*Exercise tasks*:
a: List every company or organization that the article on all-day breakfast names.
b: Answer these questions from the article on all-day breakfast:
(i) How many out of 10 consumers say they want restaurants to serve breakfast throughout the day?
(ii) What position does Annika Stensson hold at the NRA?
(iii) At what times do most brands end breakfast service?
c: Repeat the part of the article on all-day breakfast starting at "While breakfast may" and ending at "group before them.".

BEGIN Selected extract

While breakfast may not be the quick-service industry’s biggest daypart, there could be enough demand for breakfast foods to become a daylong staple.

According to the National Restaurant Association’s (NRA) 2015 Restaurant Industry Forecast, seven out of 10 consumers say they want restaurants to serve breakfast throughout the day. Millennials are more interested in breakfast for dinner than any other age group before them.

“Breakfast hasn’t traditionally been the most common dining-out daypart, but with the increasingly busy lifestyles we lead today, consumer interest is definitely stemming from the blurring of normal meal periods,” says Annika Stensson, the NRA’s director of research communications. “Who doesn’t like some good pancakes, no matter what time of day it is?”

Brands have already been showing signs of innovation with their breakfast menu offerings within the past year—Taco Bell’s Waffle Taco and Sonic’s French Toaster come to mind—and the NRA reports that people are looking for more spicy flavors and ethnic influences in their breakfast choices. But to date there hasn’t been as much innovation with the breakfast hours, with most brands wrapping up breakfast service at 10:30 or 11 a.m.

END Selected extract
BEGIN Given information

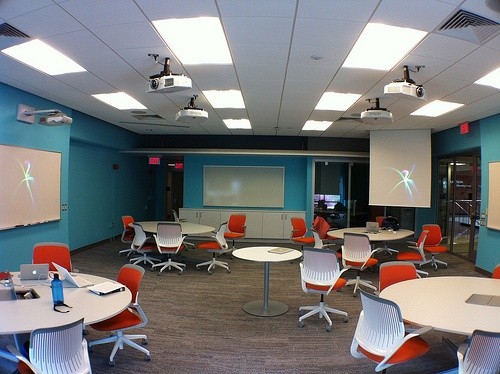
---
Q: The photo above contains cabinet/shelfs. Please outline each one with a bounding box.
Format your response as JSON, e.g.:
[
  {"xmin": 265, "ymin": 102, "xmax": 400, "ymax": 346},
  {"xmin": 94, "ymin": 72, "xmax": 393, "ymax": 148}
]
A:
[
  {"xmin": 179, "ymin": 208, "xmax": 220, "ymax": 240},
  {"xmin": 220, "ymin": 209, "xmax": 262, "ymax": 242},
  {"xmin": 262, "ymin": 210, "xmax": 306, "ymax": 243}
]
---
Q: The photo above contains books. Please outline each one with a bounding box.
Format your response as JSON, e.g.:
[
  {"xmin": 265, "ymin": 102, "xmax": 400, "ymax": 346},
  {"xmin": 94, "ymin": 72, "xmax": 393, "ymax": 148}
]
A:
[{"xmin": 89, "ymin": 287, "xmax": 126, "ymax": 296}]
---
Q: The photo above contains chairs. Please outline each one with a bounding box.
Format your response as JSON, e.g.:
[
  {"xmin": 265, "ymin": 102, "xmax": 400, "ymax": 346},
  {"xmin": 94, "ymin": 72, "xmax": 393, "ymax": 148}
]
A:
[
  {"xmin": 119, "ymin": 210, "xmax": 247, "ymax": 275},
  {"xmin": 290, "ymin": 216, "xmax": 500, "ymax": 374},
  {"xmin": 0, "ymin": 242, "xmax": 151, "ymax": 374}
]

END Given information

*Your written answers*:
a:
National Restaurant Association (NRA)
Taco Bell
Sonic

b:
(i) Seven out of 10.
(ii) Director of research communications.
(iii) 10:30 or 11 a.m.

c:
While breakfast may not be the quick-service industry’s biggest daypart, there could be enough demand for breakfast foods to become a daylong staple.

According to the National Restaurant Association’s (NRA) 2015 Restaurant Industry Forecast, seven out of 10 consumers say they want restaurants to serve breakfast throughout the day. Millennials are more interested in breakfast for dinner than any other age group before them.